***** RECORDS PROVIDED *****
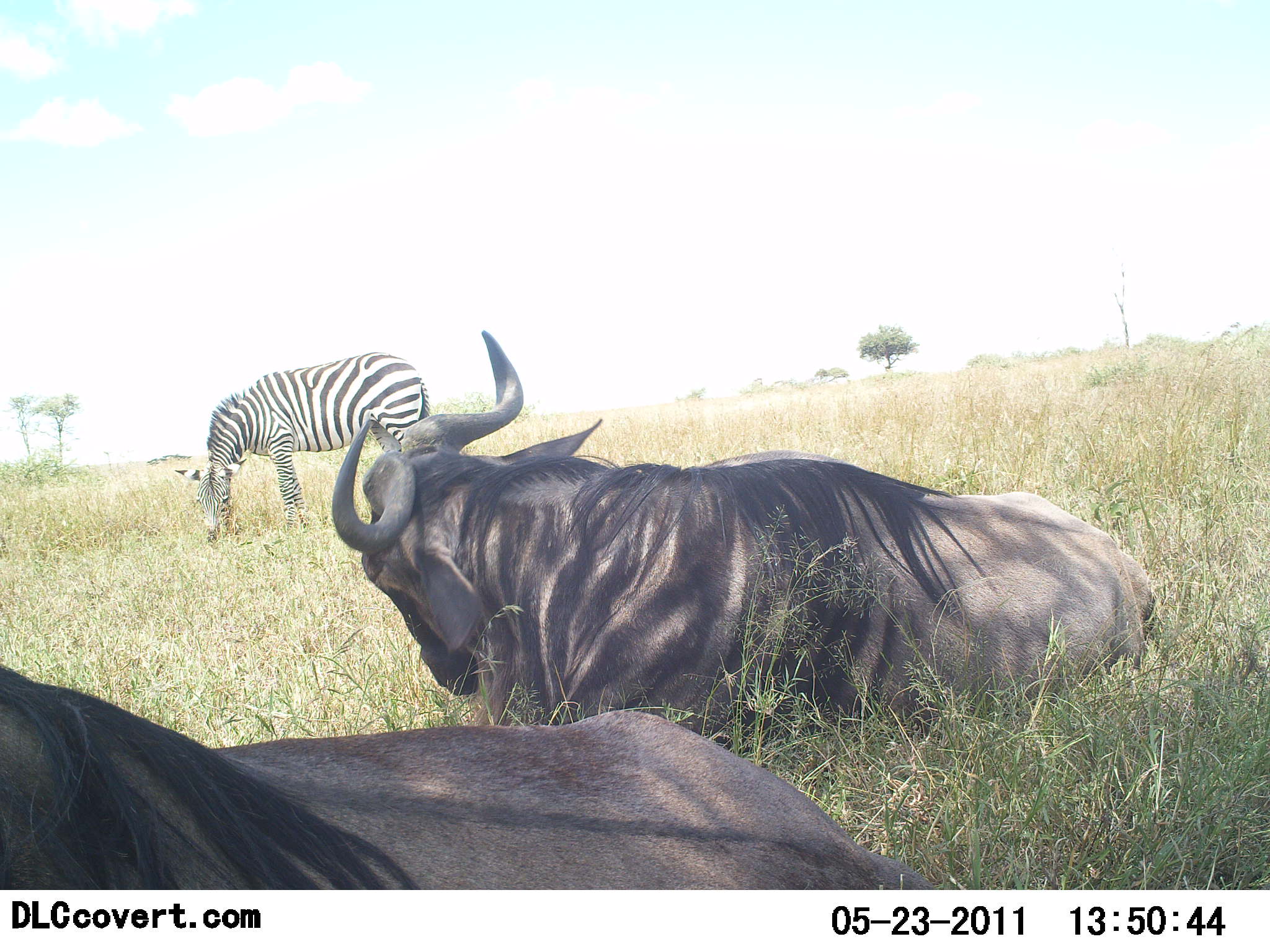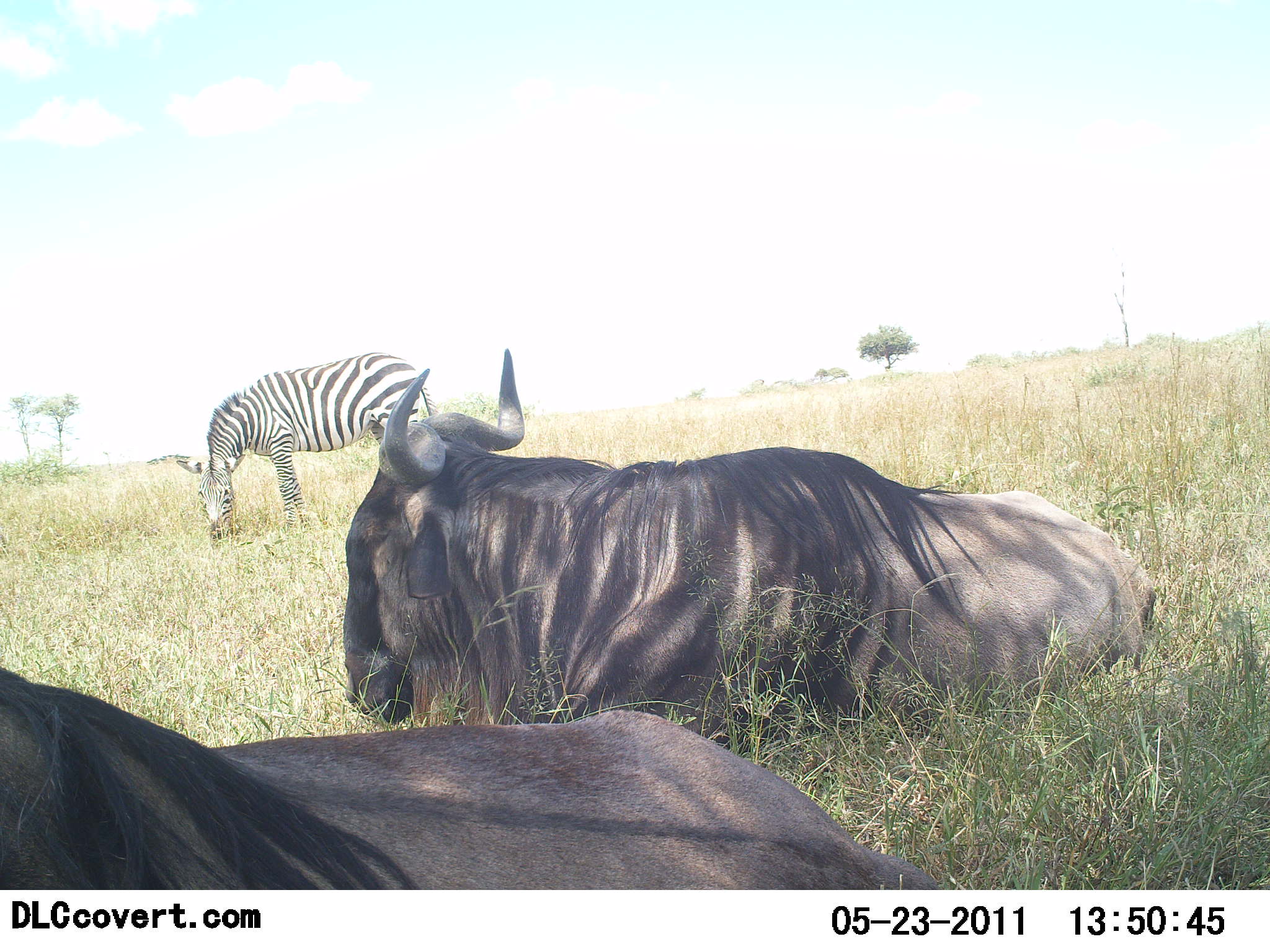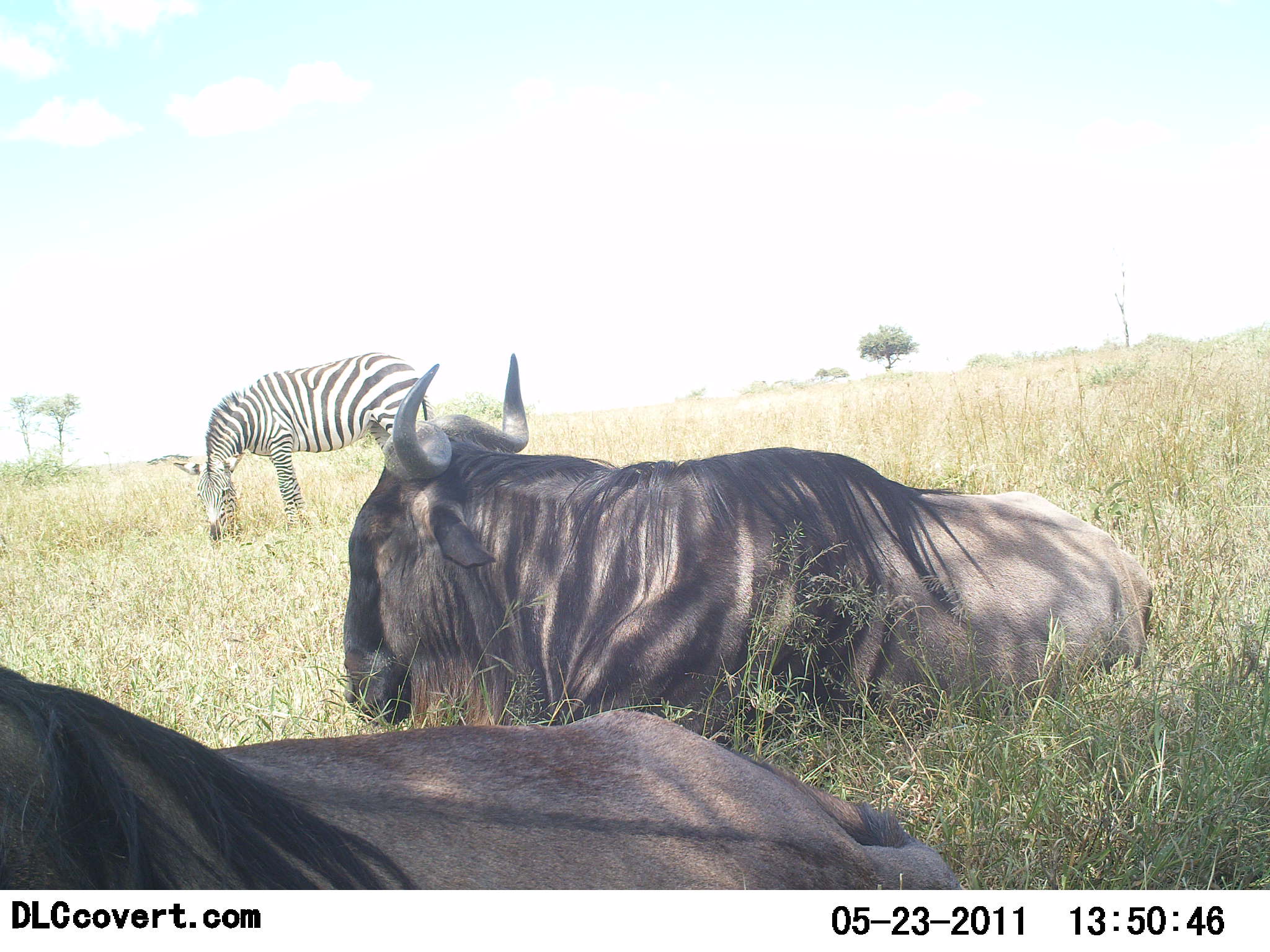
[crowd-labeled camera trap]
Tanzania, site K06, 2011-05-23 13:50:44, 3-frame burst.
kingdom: Animalia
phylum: Chordata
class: Mammalia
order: Artiodactyla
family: Bovidae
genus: Connochaetes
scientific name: Connochaetes taurinus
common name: blue wildebeest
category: wildebeest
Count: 2.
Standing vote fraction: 9%.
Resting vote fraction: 100%.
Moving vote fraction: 0%.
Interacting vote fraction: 0%.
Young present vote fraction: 0%.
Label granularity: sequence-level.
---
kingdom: Animalia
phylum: Chordata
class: Mammalia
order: Perissodactyla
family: Equidae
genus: Equus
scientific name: Equus quagga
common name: plains zebra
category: zebra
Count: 1.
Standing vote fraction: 60%.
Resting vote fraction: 0%.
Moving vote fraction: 0%.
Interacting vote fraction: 0%.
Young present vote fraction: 0%.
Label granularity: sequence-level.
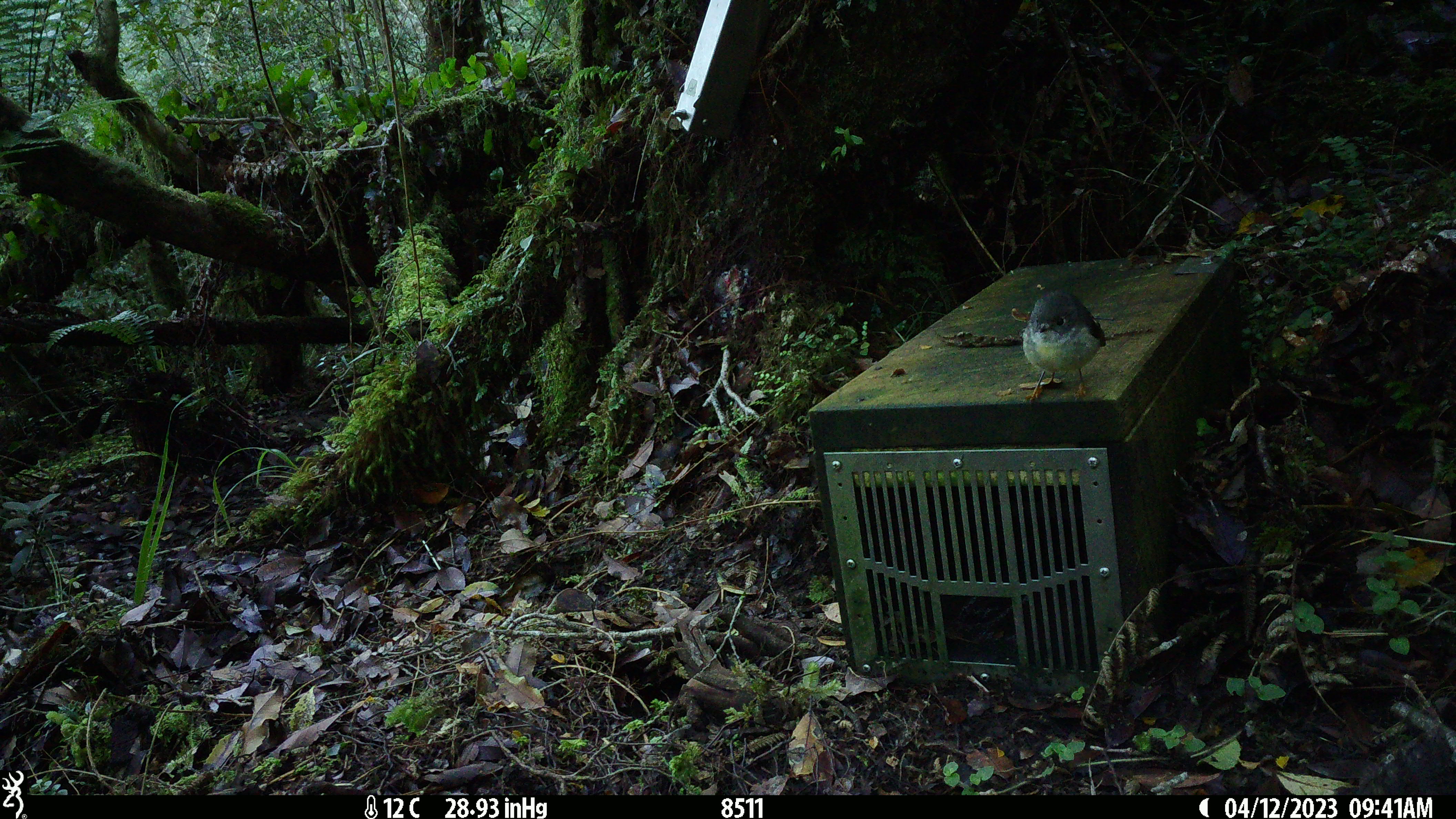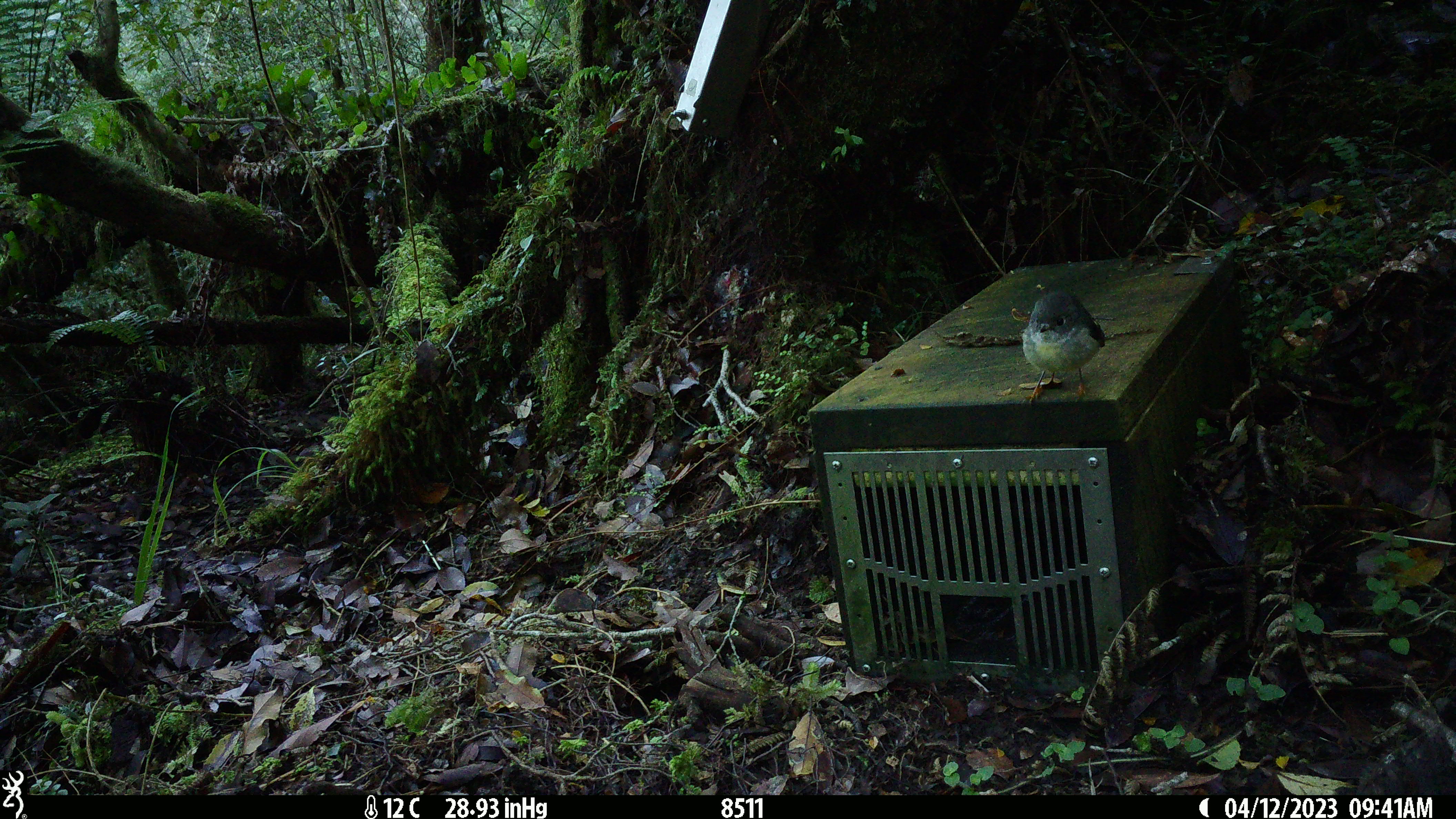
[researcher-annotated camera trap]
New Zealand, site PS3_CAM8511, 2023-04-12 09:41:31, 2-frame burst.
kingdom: Animalia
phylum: Chordata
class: Aves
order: Passeriformes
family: Petroicidae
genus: Petroica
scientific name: Petroica macrocephala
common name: tomtit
*****
WORK REQUEST. Take every line from the one containing "New Zealand, site" to the end of the listing and output it exactly, with nothing else.

RESPONSE TO THIS EXERCISE.
New Zealand, site PS3_CAM8511, 2023-04-12 09:41:31, 2-frame burst.
kingdom: Animalia
phylum: Chordata
class: Aves
order: Passeriformes
family: Petroicidae
genus: Petroica
scientific name: Petroica macrocephala
common name: tomtit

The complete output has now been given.